Obtaining real-world aged file systems

Posted Jul 7, 2006 2:46 UTC (Fri) by dlang (guest, #313)
In reply to: Obtaining real-world aged file systems by wilck
Parent article: The 2006 Linux Filesystems Workshop (Part III)

the problem with aged file systems is that you may have a file system (say ext2) that has been in use for years, with lots of stuff added at different times.

now you have a new filesystem (newfs) that you want to test.

if you just copy everything from the old filesystem to the new one you end up with a optimaly layed out newfs filesystem since all the files were created at one time, useually with each file being created in one operation (no fragmentation). The resulting performance is vastly different then if the same contents had been put there the same way they were put on the origional ext2fs filesystem.

so the next step is to not record the filesystem, but record the operations on the filesystem (each write, delete, create, etc) and replay those against the new filesystems.

but since modern filsystems delay allocations for several seconds when something is done to them the replays end up with many of the operations canceling out in memory (never hitting disk) and so the result still doesn't match.

the work-around for this is to do lots of sync's to force the filesystem to actually perform the writes to disk instead of short-circuiting them.

Obtaining real-world aged file systems

Posted Jul 7, 2006 2:53 UTC (Fri) by dlang (guest, #313) [Link]

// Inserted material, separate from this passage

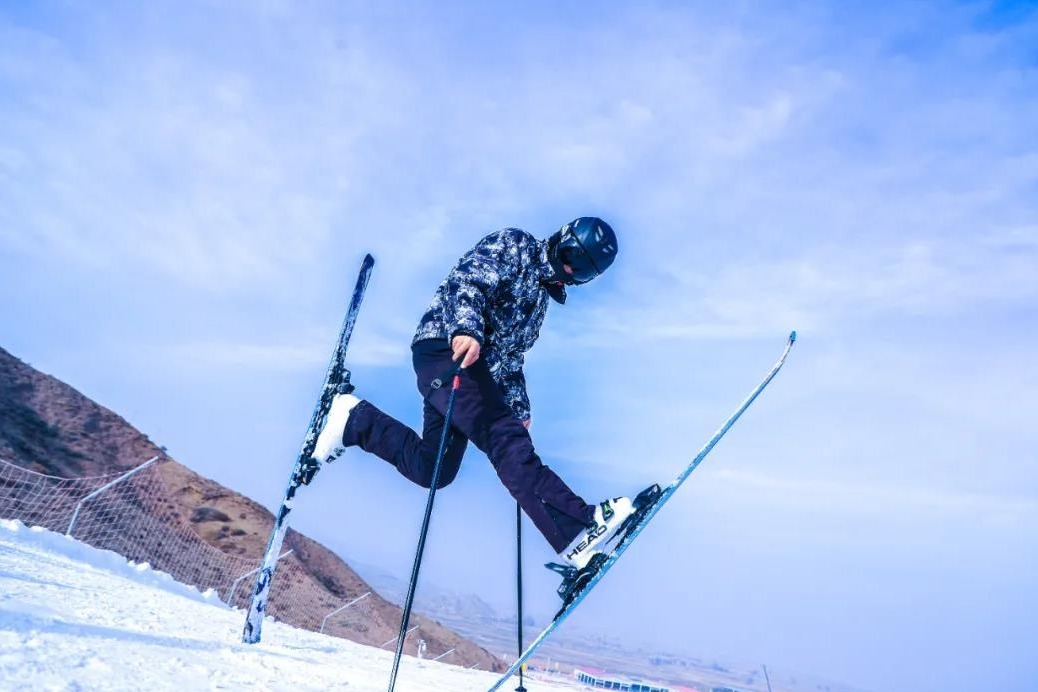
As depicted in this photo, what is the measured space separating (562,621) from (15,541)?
4.65 m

One thought that hit me just after posting the last comment,

now that there is the new timer base in the kernel, and we are nearing useability with the 'tickless' patches, how about setting up a special kernel with a custom timesource that's driven by the process writing the aged filesystem?

it knows the timestamp for all the origional filesystem actions, and it can find out all outstanding timers, after each filesystem action have it set a timer action for the time of the next filesystem action and then use the tickless capabilities to advance time up to that point (steping through each of the other timers on the way). this way the modified kernel and it's filesystem code would think that the replay took place in the same real-time that the origional actions that are being replayed took place in, andy delayed actions will take place appropriately (benifiting things if the delay would have helped in the origional, but happening between actions if they wouldn't have)

as long as the kernel isn't busy doing other stuff at the same time this replay should be very fast, and this avoids the haphazard benifits of trying to insert lots of sync calls.

David Lang